▶ Soal Dikerjakan
Lanjutkan teks tentang strategi Salahudin al Ayubi melawan Pasukan Salib di bawah ini, mulai tepat setelah kalimat terakhirnya.

▶ Teks Sumber
^^^^
Orlando Bloom, Liam Neeson, dan Evan Green merupakan beberapa aktor yang membintangi film yang disutradarai oleh Ridley Scott tersebut. Sementara tokoh Salahudin dalam film tersebut dibintangi oleh aktor asal Suriah Ghassan Massoud.

Strategi Salahudin dalam pertempuran tersebut diakui sebagai suatu strategi yang jenius sebab ia dapat mengalahkan Pasukan Salib yang lebih kuat saat itu.

Bahkan, hanya beberapa korban saja yang jatuh dari kalangan umat Islam. Sebagai informasi, berikut adalah sejumlah strategi Salahudin al Ayubi dalam mengalahkan Pasukan Salib.

Mengepung Benteng Kota

Gebrakan Salahudin yang pertama adalah dengan mengepung benteng kota Tiberius. Apa yang dilakukannya itu mampu membuat Pasukan Salib keluar dari benteng. Pasukan Salib yang ada di Kota Acre yang bersebelahan dengan laut akhirnya keluar dari bentengnya.

Akan tetapi, jalur yang mereka ambil untuk bebas dari kepungan kaum Muslim ternyata sudah diperkirakan oleh Salahudin sebelumnya.

Ia telah menguras hampir semua mata air yang ada di jalur tersebut sehingga pasukan Salib menderita haus dan dahaga di musim panas yang kering saat itu.

Melakukan ‘Gladi Resik’

Sebelum melakukan serangan, Salahudin telah mengajak pasukannya untuk melakukan ‘gladi resik’ beberapa bulan sebelumnya.

Hal ini membantu meningkatkan kecepatan manuver pasukannya, terutama saat berada di medan bebukitan.

Salahudin al Ayubi juga sudah menyiapkan logistik untuk pasukannya sehingga mereka menjadi lebih siap untuk menghadapi pertempuran.

Mereka juga menggunakan sejumlah kode sandi untuk menjaga kekompakan pasukan. Strategi ini kemudian berhasil mengarahkan Pasukan Salib ke titik kepung, yaitu di bukit Hattin.

Mengubah Kekurangan Menjadi Kekuatan

Memahami kekurangan atau kelemahan yang dimiliki menjadi salah satu strategi penting Salahudin al Ayubi dalam melawan Pasukan Salib.

Ia memahami bahwa kelemahan utama pasukannya adalah pada pertempuran jarak dekat yang disebabkan oleh ringannya peralatan dan baju perang yang digunakan oleh pasukan Muslim.

Selain itu, kuda yang mereka gunakan untuk berperang juga lebih kecil jika dibanding dengan kuda Pasukan Salib.

Menyadari hal tersebut, Salahudin menyusun strategi yang sanggup melemahkan lawannya terlebih dahulu dari jarak jauh sebelum melakukan serangan pamungkas dalam jarak dekat.
^^^^
▶ Bahan yang Disediakan
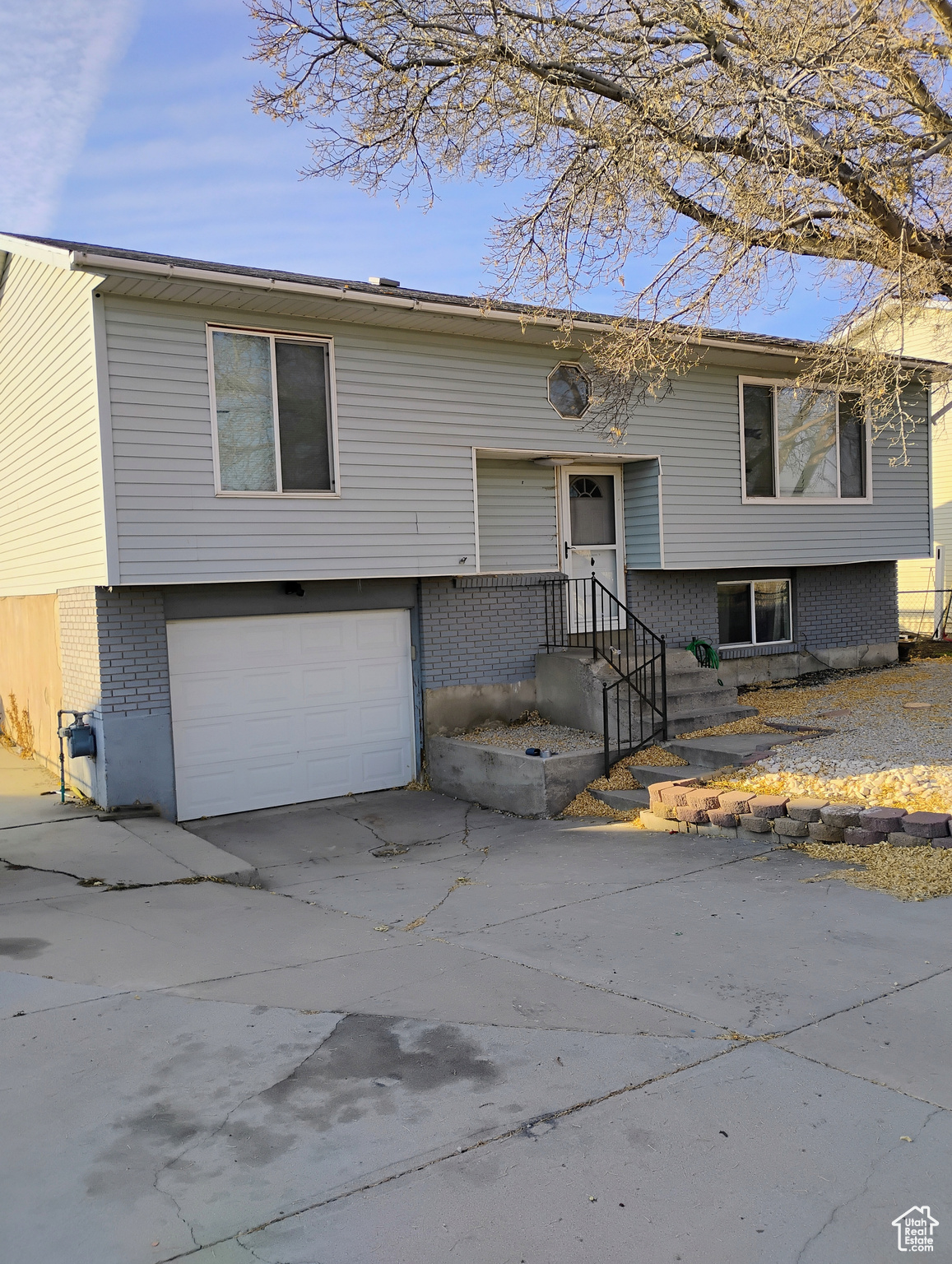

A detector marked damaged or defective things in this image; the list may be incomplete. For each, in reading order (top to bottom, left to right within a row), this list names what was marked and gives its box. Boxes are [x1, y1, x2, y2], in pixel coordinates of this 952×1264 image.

cracked concrete slab [0, 980, 341, 1264]
cracked concrete slab [170, 940, 717, 1036]
cracked concrete slab [232, 1041, 950, 1264]
cracked concrete slab [437, 844, 950, 1031]
cracked concrete slab [773, 965, 950, 1107]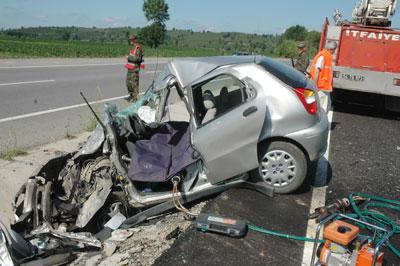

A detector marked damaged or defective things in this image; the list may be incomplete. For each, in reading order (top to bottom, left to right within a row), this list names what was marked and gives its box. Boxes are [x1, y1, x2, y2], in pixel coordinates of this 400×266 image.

shattered windshield [115, 66, 173, 125]
severely damaged car [2, 55, 328, 264]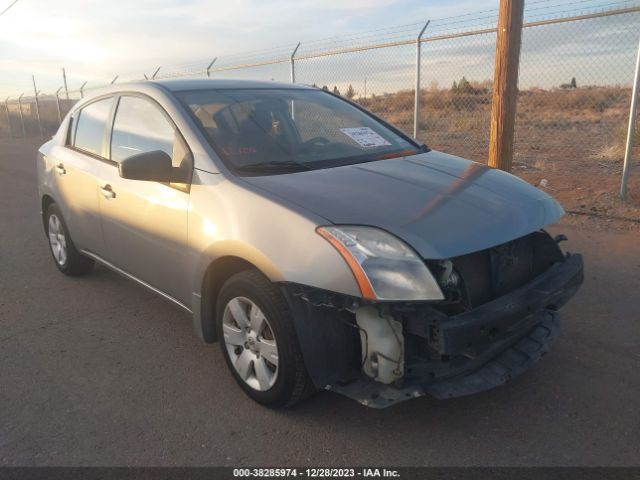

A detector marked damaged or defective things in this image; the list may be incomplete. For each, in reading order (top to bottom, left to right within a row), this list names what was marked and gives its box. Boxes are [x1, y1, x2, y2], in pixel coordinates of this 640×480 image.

exposed wheel well [200, 256, 264, 344]
damaged silver sedan [37, 79, 584, 408]
damaged hood [242, 152, 564, 260]
missing headlight assembly [280, 230, 580, 408]
crumpled front bumper [282, 253, 584, 406]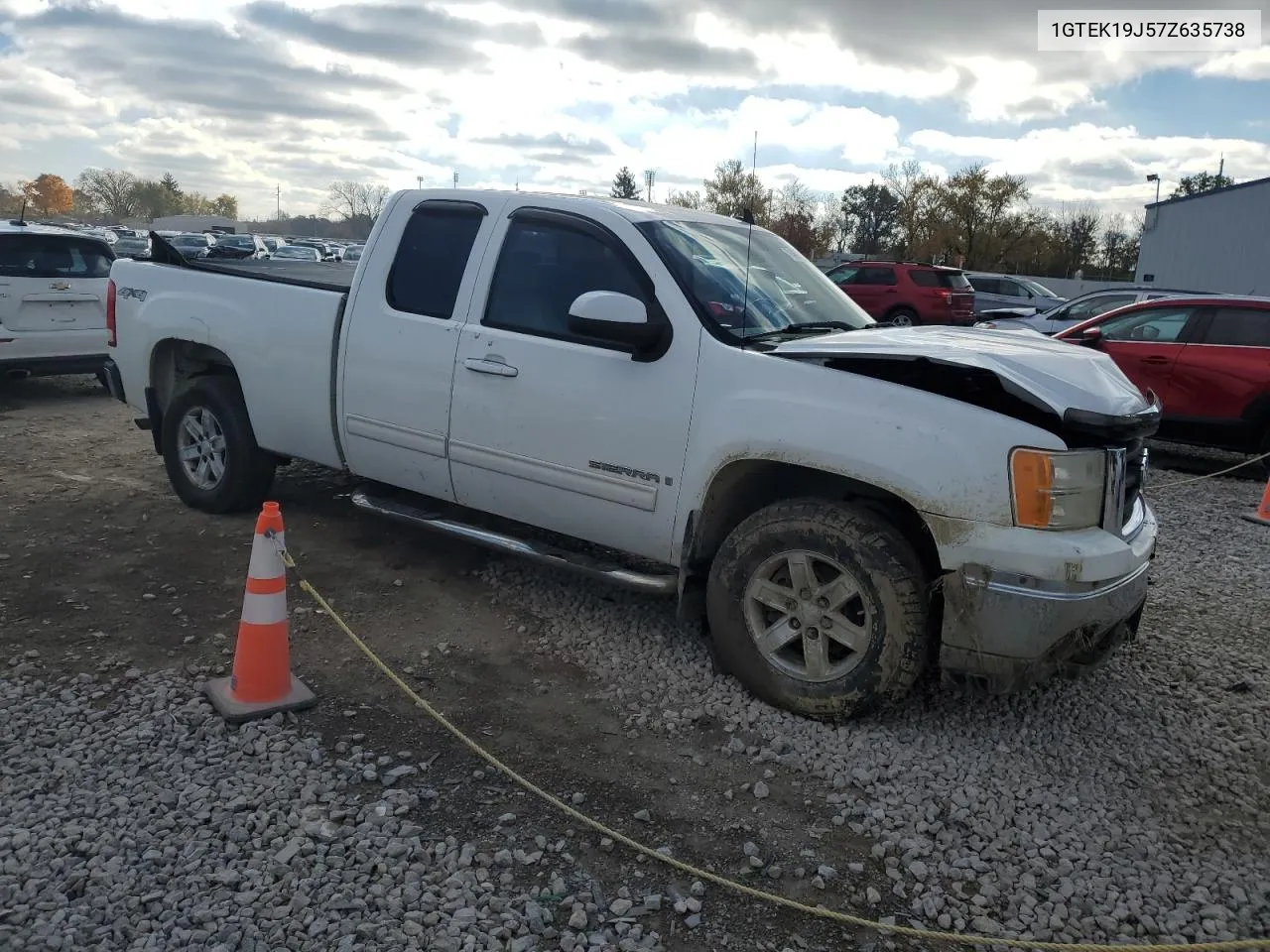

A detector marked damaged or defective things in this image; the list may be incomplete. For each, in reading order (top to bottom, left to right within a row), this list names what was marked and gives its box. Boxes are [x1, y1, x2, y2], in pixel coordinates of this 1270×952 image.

damaged hood [774, 325, 1151, 418]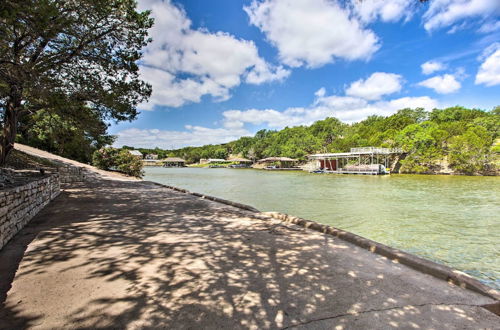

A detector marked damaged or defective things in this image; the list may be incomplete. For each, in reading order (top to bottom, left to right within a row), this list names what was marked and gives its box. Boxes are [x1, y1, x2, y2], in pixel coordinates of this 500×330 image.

crack in concrete [280, 302, 482, 328]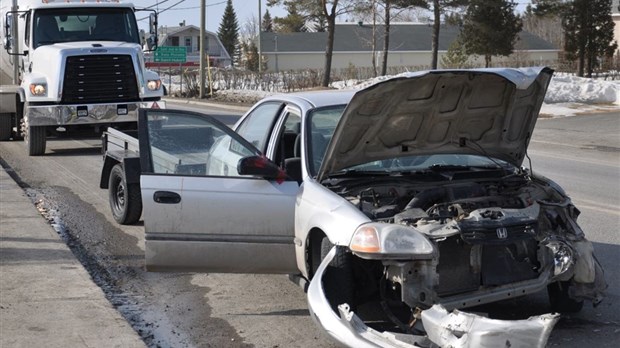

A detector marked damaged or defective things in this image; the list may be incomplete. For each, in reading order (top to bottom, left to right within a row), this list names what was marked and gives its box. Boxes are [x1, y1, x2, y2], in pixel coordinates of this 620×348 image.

detached front bumper [25, 100, 165, 125]
damaged honda civic [128, 66, 608, 346]
detached front bumper [310, 247, 560, 348]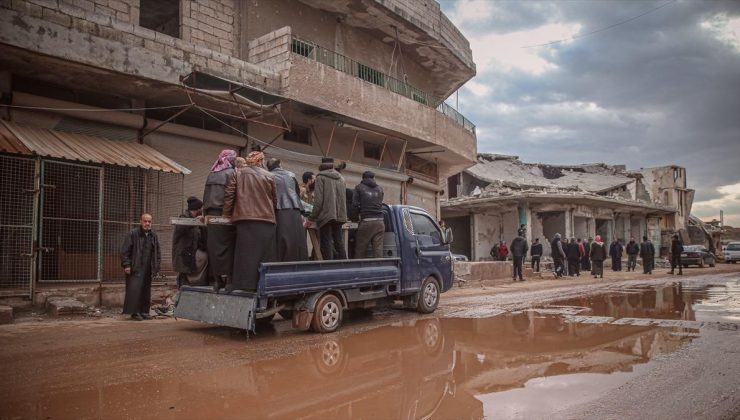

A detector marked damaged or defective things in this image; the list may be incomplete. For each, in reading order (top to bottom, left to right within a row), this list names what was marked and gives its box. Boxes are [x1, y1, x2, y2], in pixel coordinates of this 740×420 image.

damaged building [0, 0, 476, 302]
damaged building [446, 153, 692, 260]
broken concrete block [46, 296, 87, 316]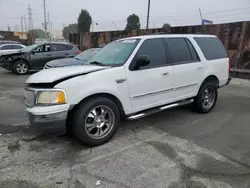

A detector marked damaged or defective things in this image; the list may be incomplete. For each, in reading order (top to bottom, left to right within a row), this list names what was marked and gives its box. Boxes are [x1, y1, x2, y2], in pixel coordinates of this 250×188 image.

crumpled hood [25, 65, 110, 83]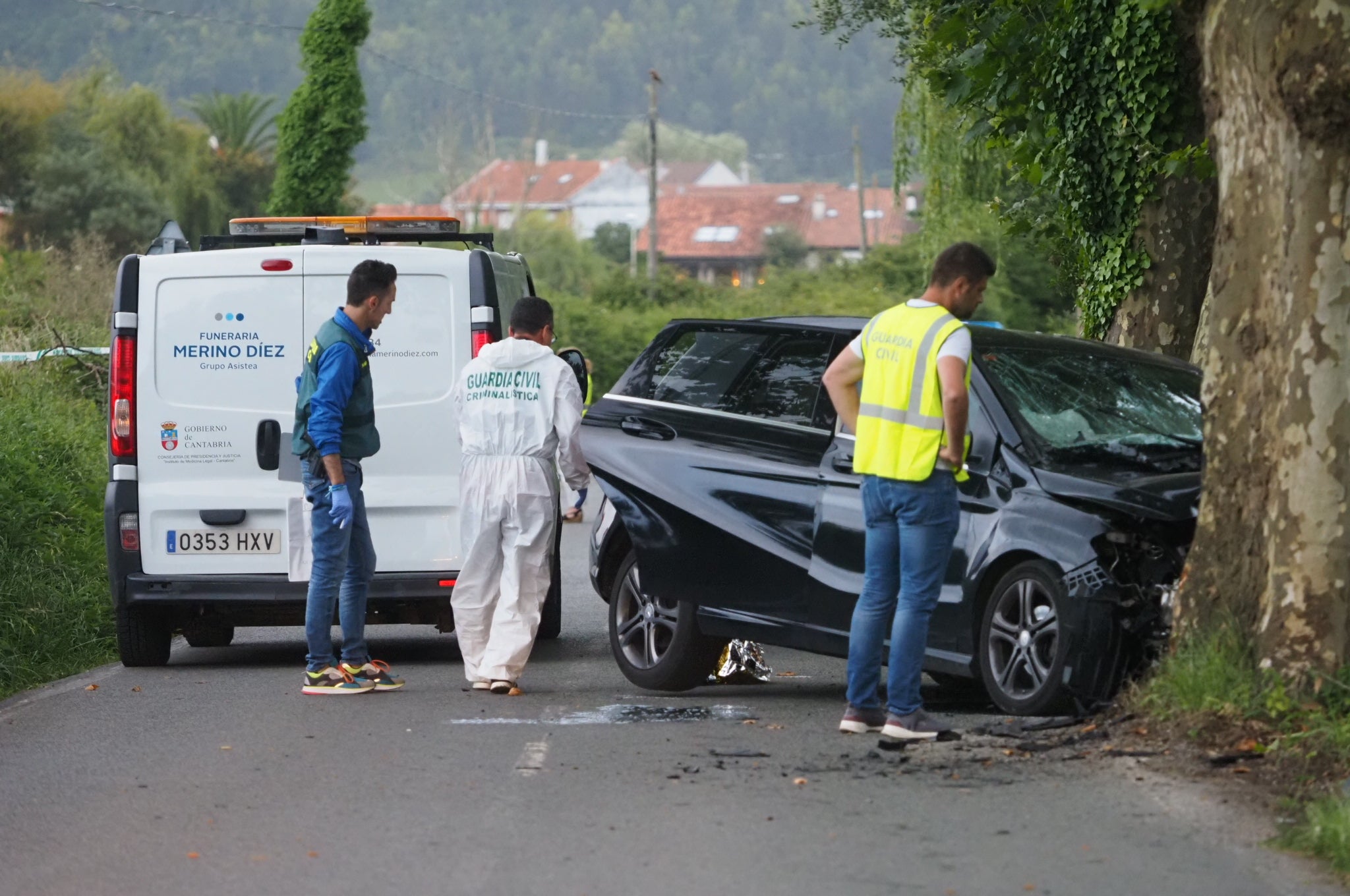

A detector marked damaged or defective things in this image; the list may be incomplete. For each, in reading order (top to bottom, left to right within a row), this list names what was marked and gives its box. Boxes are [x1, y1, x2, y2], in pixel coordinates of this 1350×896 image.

crumpled hood [477, 337, 556, 370]
shattered windshield [982, 343, 1204, 472]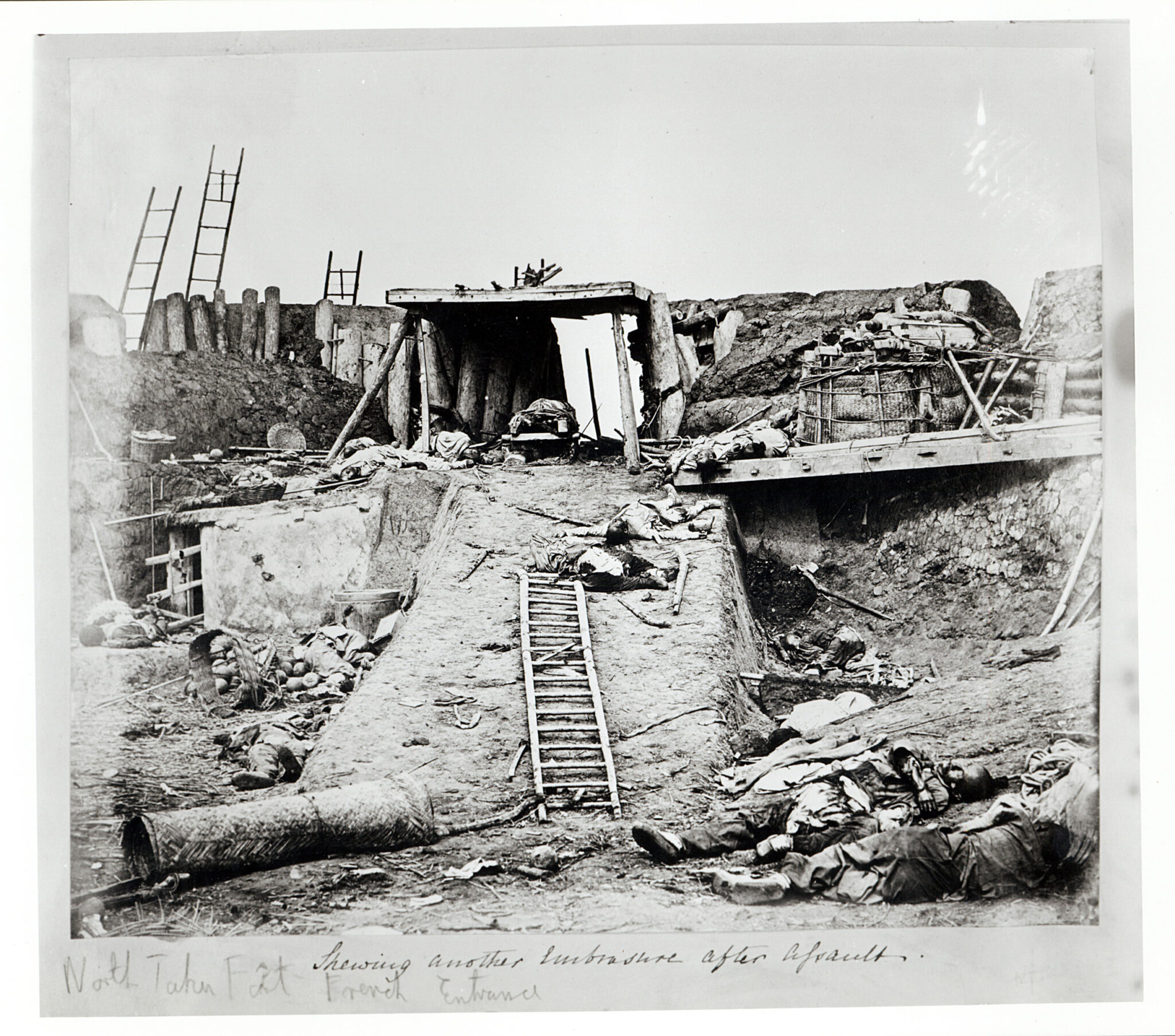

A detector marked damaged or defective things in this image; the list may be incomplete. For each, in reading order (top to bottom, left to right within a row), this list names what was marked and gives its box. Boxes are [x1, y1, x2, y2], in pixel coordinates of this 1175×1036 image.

damaged wooden structure [381, 280, 688, 466]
^^^^
▶ Jawaban Soal
Peristiwa ini senada dengan kisah Nabi Daud ‘alahissalam yang diabadikan dalam penggalan Alquran Surah al-Baqarah ayat 249 berikut ini:

قَالَ ٱلَّذِينَ يَظُنُّونَ أَنَّهُم مُّلَٰقُوا۟ ٱللَّهِ كَم مِّن فِئَةٍ قَلِيلَةٍ غَلَبَتْ فِئَةً كَثِيرَةًۢ بِإِذْنِ ٱللَّهِ ۗ وَٱللَّهُ مَعَ ٱلصَّٰبِرِينَ

qālallażīna yaẓunnụna annahum mulāqullāhi kam min fi`ating qalīlatin galabat fi`atang kaṡīratam bi`iżnillāh, wallāhu ma’aṣ-ṣābirīn

Artinya:

Orang-orang yang meyakini bahwa mereka akan menemui Allah, berkata: “Berapa banyak terjadi golongan yang sedikit dapat mengalahkan golongan yang banyak dengan izin Allah. Dan Allah beserta orang-orang yang sabar”.

Meskipun memiliki kekurangan yang di atas kertas mengisyaratkan kemenangan bagi Pasukan Salib, Pasukan Muslim dapat memenangkannya dengan izin Allah Swt.

Mengirimkan Kavaleri Pasukan Khusus

Untuk melancarkan taktiknya, Salahudin al Ayubi mengirimkan kavaleri pasukan khusus yang dipimpin oleh Muzaffaruddin Gokbori. Pasukan tersebut berhasil memancing tentara Templars keluar dari perkemahan mereka.

Sementara itu, kedua skuadron kaveleri Dildirim al-Yaruki dan Qaymaz an-Najmi yang disembunyikan di dekat hutan mampu menjebak 400 infanteri dan 130 pasukan berkuda yang dipimpin oleh Gerard de Ridefort.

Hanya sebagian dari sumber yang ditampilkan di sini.